De Chaunac is quick to return to the present though: “If you want success in the Le Man 24 hours or other big races, you cannot beat the car manufacturers. I think we are in the spirit that Joest is with Audi: we are 100% integrated with the team, and they (Toyota) must accept this relationship. I do not like to be ‘best privateer’, I want to win and the only way to win is to be with a car manufacturer, to be integrated with them and that is why ORECA is with Toyota”.

De Chaunac is not worried that this might mean that the glory goes to Toyota and not to ORECA. ”For us it was good to be selected by Toyota, because that means that they recognise that ORECA is the best organisation to help them to build the success and it is also very good for the image of Toyota.”

Hugues de Chaunac experiences with ORECA has spanned three of the great sportscars of the 21st century already – he has entered an Audi R8, a Peugeot 908 and the Toyota TS030. But he won’t be drawn on his favourite: “You cannot really compare them,” he says, “because they are from different generations, born from different periods. Each car has many good things, but I keep more details for myself!”
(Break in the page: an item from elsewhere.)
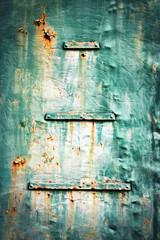 Detail of an old green metal sheet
Despite his early inspiration by the French Matra-Simca team – the first time he visited Le Mans was to watch the 24 hour race as a spectator in the early seventies – he does not find the Frenchness of the works Peugeot team appealing: “At ORECA we are a very international team, we have worked with Mazda, Dodge Viper, Audi and now Toyota, so we are not so much focussed on French car, French team… we are focussed on being a winning team not a French team.”
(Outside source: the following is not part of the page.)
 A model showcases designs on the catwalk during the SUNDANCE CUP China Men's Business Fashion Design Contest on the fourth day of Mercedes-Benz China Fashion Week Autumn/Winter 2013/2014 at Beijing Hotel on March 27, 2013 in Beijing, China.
De Chaunac, in his role as president of the company, oversees all of the different strands of the business: “Yes, I control the whole operation of all the company: if I was controlling a racing team and only a racing team, then there probably would not be any more ORECA in the racing world. Part of the key to ORECA’s success is that we understand that to do racing is not a business: racing is a passion; it costs money, so you need beside this to have some good commercial activities. Racing is not a business activity: to do racing you need to win and to win you need to spend money, so it cannot be a business operation. Over the years I have built this business to help and support this racing activity.”

Hugues de Chaunac reveals himself as a very emotional, a very passionate man. But he is also fiercely competitive, he wants to be winning, and although he does not compare himself with Henri Pescarolo, there is something more hard-edged about his approach, where the romanticism of the sport is counter-balanced by the cold light of reality. He will do what needs to be done, and he gives the impression of being ready to react at any moment.
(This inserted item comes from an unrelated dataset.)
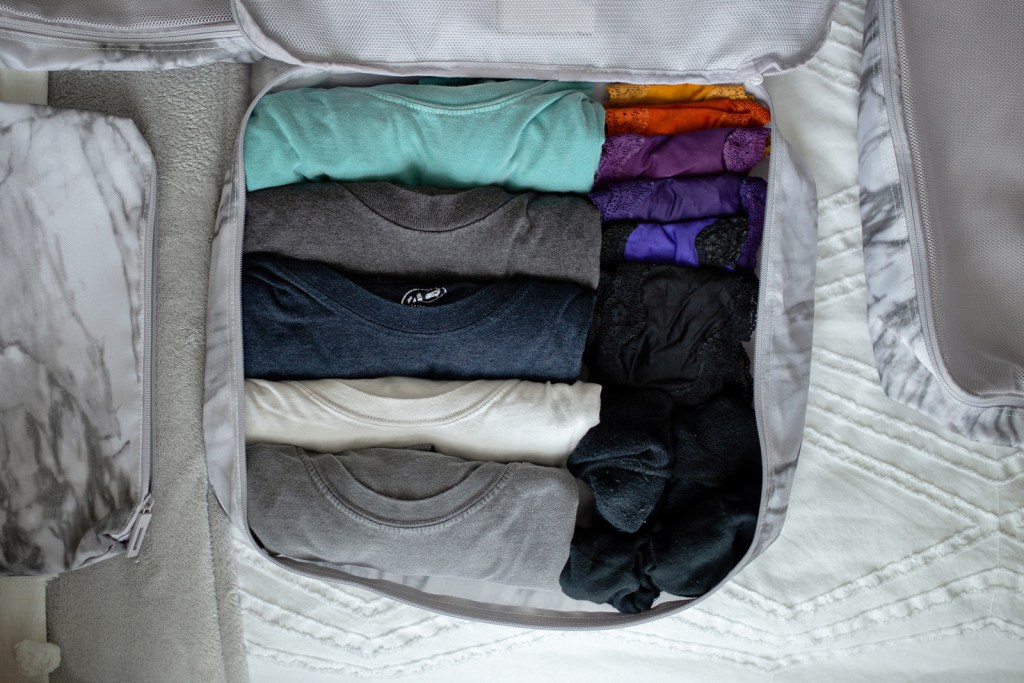suitcase all prepped and ready to travel after organizing with Calpak packing cubes.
“At the moment our main focus is on endurance racing, on sports cars, but that does not mean that we are not looking for other things in the future. We are always thinking of the future – not F1, because I don’t think it is the way for a team like ORECA, but it could be in single-seaters, touring cars or rallying.”

In any event, ORECA’s president, now 66 years old, isn’t considering retirement just yet. “In our forty years there were some difficult moments, but we focus on the good times. I am proud that we have won so many races, and we have a good reputation in racing, I don’t think you will find many people worried by ORECA. It is a winning team but also a straight team. Retirement? I don’t think so, I have another thirty years to do yet!”